Exercise prompt:
Copy out each row below that contains the string "flux", matching case exactly.

▼

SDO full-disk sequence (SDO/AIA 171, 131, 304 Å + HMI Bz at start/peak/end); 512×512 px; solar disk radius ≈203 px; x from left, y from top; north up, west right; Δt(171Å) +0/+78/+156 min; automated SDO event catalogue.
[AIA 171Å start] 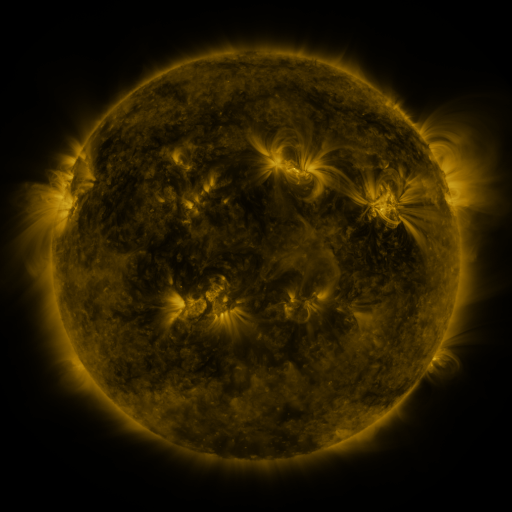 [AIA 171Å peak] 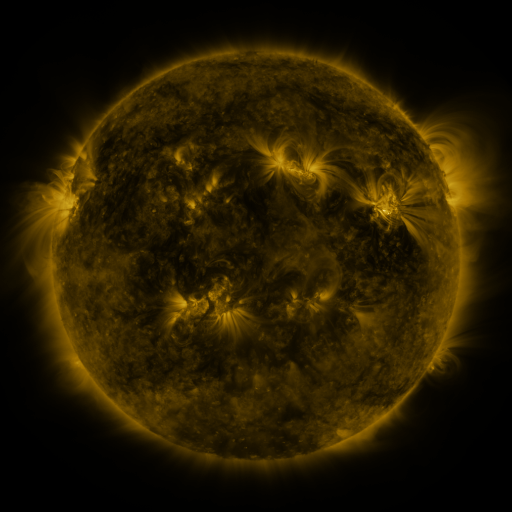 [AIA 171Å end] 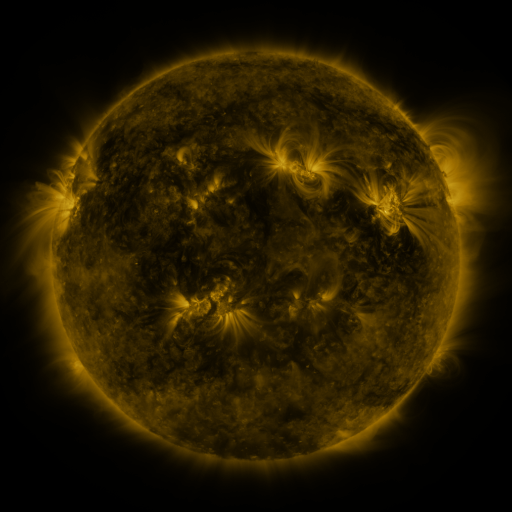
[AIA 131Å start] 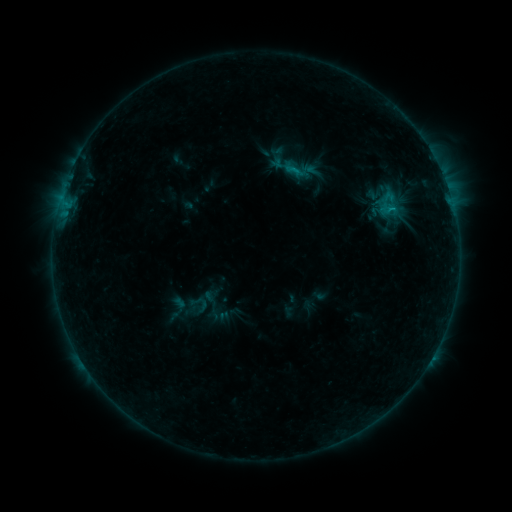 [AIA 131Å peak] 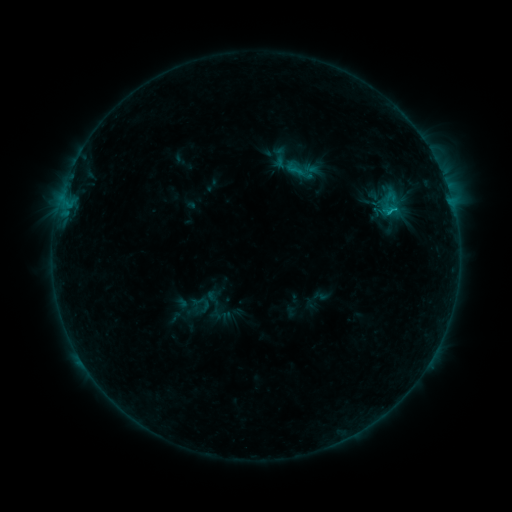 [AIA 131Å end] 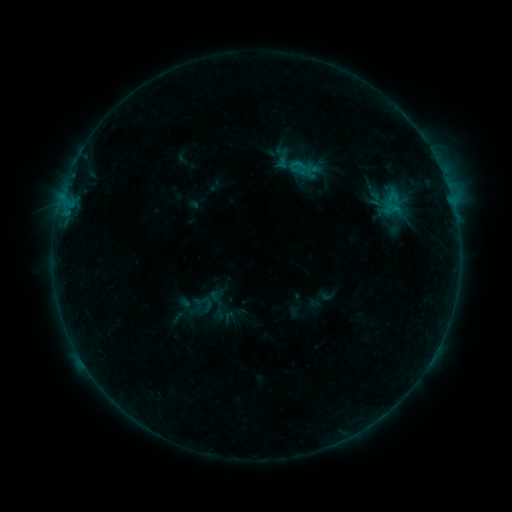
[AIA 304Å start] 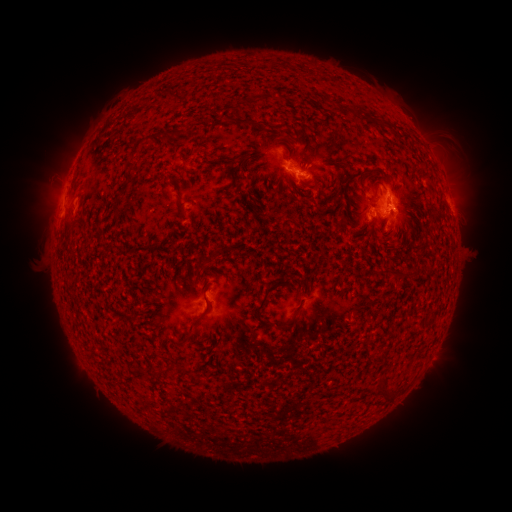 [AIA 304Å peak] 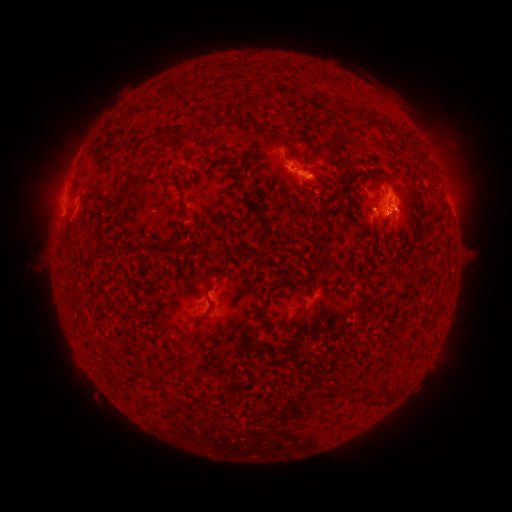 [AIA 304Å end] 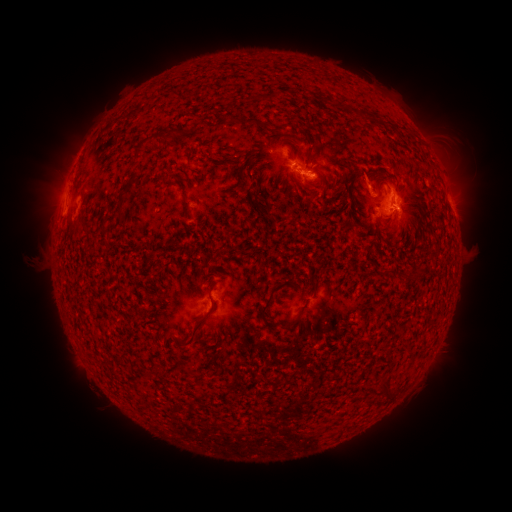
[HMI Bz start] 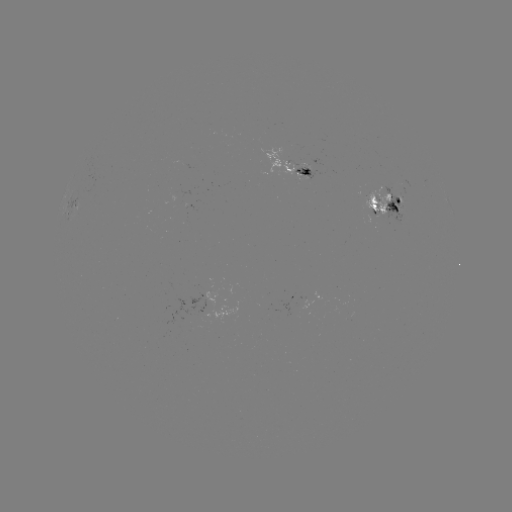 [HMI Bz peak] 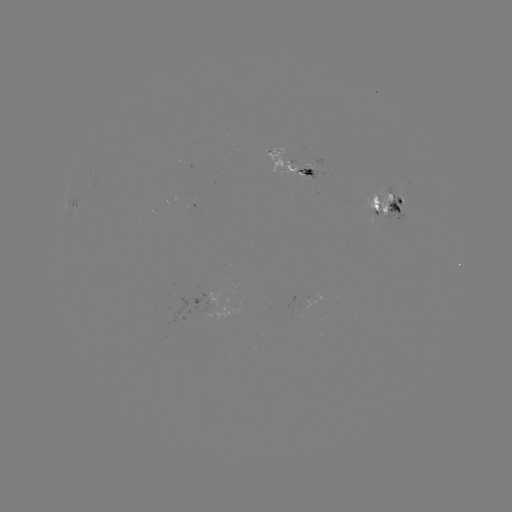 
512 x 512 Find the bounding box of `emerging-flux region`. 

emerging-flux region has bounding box [262, 146, 302, 175].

▲

Written answer:
512 x 512 Find the bounding box of `emerging-flux region`. 
emerging-flux region has bounding box [262, 146, 302, 175].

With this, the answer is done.